The other spa types (t131, t481, t127, t264, t422, t551) were detected with less than 2 isolates per type. According to Ridom database, these types are seldom observed in Europe (<1.7%). Specifically, 2 isolates belonged to type t131, which is also associated with ST80. It has been previously observed in 1/27 MRSA isolates in a Greek hospital12. Two additional isolates were typed as t481. This type was found in low frequency among MRSA in hospitals in the Dutch-German border area14.
Concerning the distribution in the hospital, t003 was present in various wards, and was constantly detected throughout the study period, while other types were detected only in specific wards (Table 1).

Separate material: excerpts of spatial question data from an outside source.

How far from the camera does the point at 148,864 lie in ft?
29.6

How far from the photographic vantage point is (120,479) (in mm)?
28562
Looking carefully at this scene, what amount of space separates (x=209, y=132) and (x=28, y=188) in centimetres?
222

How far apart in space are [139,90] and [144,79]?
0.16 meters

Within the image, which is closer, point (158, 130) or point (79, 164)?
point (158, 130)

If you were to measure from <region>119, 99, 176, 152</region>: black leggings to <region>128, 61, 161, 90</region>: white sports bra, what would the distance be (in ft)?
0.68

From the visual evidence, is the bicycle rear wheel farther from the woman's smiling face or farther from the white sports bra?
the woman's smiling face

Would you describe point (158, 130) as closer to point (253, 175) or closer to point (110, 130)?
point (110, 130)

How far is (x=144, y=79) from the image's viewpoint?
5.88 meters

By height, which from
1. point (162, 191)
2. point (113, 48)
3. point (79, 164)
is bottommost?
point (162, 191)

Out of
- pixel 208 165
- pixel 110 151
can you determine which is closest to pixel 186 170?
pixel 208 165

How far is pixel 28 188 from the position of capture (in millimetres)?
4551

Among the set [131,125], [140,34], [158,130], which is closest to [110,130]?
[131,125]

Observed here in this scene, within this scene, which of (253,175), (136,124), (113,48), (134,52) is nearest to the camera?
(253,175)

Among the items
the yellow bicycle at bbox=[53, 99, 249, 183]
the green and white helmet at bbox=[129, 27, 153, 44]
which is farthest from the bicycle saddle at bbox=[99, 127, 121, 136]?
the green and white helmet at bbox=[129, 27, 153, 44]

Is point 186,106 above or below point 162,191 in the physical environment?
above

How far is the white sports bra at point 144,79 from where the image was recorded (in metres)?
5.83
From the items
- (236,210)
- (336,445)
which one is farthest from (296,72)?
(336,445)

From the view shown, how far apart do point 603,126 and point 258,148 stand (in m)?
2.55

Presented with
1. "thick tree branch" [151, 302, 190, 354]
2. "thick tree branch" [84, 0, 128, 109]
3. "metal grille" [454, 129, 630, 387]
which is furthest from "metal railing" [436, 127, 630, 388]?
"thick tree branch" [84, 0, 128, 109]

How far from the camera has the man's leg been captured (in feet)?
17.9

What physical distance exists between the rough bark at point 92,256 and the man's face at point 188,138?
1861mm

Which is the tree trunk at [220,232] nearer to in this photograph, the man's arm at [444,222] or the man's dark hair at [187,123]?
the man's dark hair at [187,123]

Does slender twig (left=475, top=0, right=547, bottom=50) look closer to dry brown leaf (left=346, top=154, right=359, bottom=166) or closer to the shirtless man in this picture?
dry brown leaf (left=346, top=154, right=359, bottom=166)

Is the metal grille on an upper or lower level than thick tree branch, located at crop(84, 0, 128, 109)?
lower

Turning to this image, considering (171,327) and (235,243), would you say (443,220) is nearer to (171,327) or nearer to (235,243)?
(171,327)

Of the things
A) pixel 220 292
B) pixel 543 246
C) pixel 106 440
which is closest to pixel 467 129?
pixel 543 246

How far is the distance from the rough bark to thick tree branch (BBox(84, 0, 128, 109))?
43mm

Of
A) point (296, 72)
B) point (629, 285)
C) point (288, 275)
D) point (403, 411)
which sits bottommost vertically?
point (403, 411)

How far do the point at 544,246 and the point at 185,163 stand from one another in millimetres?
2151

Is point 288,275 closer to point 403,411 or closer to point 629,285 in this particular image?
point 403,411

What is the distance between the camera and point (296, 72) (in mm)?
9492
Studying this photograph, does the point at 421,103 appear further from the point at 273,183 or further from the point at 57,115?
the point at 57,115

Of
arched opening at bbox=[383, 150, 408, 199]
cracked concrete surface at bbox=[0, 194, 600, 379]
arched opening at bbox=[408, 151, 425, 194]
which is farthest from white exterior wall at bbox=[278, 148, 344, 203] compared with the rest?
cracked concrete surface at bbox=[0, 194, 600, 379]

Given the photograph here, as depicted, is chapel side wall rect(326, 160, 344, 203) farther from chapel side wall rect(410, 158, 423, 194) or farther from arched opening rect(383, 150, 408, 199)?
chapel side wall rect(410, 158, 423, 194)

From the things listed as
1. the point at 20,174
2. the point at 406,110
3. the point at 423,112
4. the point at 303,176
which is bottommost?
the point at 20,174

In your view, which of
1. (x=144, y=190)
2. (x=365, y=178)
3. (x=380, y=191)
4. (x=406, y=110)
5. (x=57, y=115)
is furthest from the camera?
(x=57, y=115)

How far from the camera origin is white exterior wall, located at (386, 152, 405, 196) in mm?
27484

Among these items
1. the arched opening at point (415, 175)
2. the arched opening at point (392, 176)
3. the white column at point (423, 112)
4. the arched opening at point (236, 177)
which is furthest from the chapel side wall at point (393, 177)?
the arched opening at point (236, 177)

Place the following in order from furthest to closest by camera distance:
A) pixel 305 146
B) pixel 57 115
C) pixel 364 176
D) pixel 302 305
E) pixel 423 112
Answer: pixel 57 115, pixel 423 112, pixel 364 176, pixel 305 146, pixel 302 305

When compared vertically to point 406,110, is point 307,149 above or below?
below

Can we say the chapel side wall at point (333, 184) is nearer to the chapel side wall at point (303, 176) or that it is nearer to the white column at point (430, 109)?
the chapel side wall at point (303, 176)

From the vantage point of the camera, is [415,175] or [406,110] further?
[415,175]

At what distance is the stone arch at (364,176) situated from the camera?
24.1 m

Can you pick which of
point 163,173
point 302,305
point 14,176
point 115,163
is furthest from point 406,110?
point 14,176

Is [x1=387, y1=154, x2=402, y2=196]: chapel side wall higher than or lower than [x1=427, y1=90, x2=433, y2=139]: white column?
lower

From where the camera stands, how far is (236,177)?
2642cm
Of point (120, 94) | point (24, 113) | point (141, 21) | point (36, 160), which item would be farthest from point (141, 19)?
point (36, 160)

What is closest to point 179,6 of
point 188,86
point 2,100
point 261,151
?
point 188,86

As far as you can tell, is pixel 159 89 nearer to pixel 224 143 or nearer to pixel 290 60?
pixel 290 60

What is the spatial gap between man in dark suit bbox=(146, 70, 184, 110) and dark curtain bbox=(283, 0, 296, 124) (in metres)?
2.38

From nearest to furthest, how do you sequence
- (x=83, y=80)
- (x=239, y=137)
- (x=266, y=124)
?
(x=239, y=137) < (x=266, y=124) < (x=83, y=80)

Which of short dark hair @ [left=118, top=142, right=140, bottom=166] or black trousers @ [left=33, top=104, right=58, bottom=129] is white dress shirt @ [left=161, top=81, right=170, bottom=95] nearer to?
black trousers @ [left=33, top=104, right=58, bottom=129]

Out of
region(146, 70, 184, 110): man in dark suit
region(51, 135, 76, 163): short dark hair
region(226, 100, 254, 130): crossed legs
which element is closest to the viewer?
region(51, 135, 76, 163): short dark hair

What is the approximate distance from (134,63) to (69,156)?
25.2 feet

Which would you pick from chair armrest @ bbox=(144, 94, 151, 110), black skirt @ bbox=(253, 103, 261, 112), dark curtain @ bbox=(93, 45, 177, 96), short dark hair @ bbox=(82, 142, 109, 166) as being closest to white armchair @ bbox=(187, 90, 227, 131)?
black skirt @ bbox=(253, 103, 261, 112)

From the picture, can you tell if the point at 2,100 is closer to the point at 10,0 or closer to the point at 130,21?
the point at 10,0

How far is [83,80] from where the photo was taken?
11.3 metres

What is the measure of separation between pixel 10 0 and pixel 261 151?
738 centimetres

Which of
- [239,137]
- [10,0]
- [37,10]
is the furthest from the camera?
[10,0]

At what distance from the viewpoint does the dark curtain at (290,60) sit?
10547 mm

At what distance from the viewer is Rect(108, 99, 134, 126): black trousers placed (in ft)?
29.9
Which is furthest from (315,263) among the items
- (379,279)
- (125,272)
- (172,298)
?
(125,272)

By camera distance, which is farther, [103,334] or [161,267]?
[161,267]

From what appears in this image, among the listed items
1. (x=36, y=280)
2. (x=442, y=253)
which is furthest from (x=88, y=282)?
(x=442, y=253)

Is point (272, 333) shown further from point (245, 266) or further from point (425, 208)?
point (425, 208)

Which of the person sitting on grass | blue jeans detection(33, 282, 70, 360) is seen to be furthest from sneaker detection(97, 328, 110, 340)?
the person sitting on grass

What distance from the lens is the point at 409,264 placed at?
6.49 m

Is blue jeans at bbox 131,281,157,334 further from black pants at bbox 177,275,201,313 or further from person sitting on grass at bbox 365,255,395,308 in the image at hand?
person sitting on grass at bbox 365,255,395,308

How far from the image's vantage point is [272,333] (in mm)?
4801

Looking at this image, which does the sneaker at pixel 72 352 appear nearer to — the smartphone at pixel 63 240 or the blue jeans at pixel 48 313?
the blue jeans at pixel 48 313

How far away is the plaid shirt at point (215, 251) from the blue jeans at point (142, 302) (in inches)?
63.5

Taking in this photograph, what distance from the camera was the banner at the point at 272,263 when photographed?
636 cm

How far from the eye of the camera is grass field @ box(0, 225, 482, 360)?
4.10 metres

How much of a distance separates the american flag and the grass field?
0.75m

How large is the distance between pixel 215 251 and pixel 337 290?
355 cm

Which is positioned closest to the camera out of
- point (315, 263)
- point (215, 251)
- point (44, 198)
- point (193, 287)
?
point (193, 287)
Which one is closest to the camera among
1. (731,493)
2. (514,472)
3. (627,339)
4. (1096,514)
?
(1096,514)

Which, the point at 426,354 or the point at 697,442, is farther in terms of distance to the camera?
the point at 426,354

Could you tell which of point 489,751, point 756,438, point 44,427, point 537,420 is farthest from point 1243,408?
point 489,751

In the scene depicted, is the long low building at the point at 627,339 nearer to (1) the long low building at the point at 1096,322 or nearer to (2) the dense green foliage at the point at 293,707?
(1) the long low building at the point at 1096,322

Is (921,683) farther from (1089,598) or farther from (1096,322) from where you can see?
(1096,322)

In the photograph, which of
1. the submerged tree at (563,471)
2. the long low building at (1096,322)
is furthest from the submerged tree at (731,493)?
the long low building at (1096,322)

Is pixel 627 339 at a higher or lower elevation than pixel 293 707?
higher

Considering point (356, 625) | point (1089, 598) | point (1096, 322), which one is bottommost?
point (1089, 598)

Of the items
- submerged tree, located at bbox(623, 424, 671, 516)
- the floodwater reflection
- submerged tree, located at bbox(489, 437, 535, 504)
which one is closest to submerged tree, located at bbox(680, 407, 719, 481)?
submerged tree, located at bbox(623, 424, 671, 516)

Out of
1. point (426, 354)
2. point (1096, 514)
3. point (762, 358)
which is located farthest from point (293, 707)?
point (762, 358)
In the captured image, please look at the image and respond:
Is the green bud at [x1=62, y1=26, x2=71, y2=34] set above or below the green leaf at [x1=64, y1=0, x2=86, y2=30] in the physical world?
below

This was the case for t481, detected only in plastic surgery in October-November 2010, and t037 which was present only in ICU, and only in April 2011 (no other MRSA was isolated in ICU during the study period).
Spa typing and RAPD analysis gave an insight into the epidemiology of MRSA in a tertiary hospital of Northern Greece. Although there are many studies on the prevalence of MRSA in Greek hospitals, the number of studies on molecular typing, and especially on spa typing, is very limited. The present study showed the predominance of t003, the detection of specific types in specific hospital wards during a short time, very suggestive of an epidemic, and the first detection in Greece of additional rare spa types.
In conclusion, although the MRSA strains circulating in Greece are similar to those circulating in Europe, there are some differences in their distribution, which have to be taken into consideration in order to understand and evaluate the epidemiology of MRSA worldwide. MRSA remains a public health priority, especially in southern Europe, including Greece. Infection control measures and strict national action plans targeted at reducing the spread of MRSA in healthcare facilities should be implemented.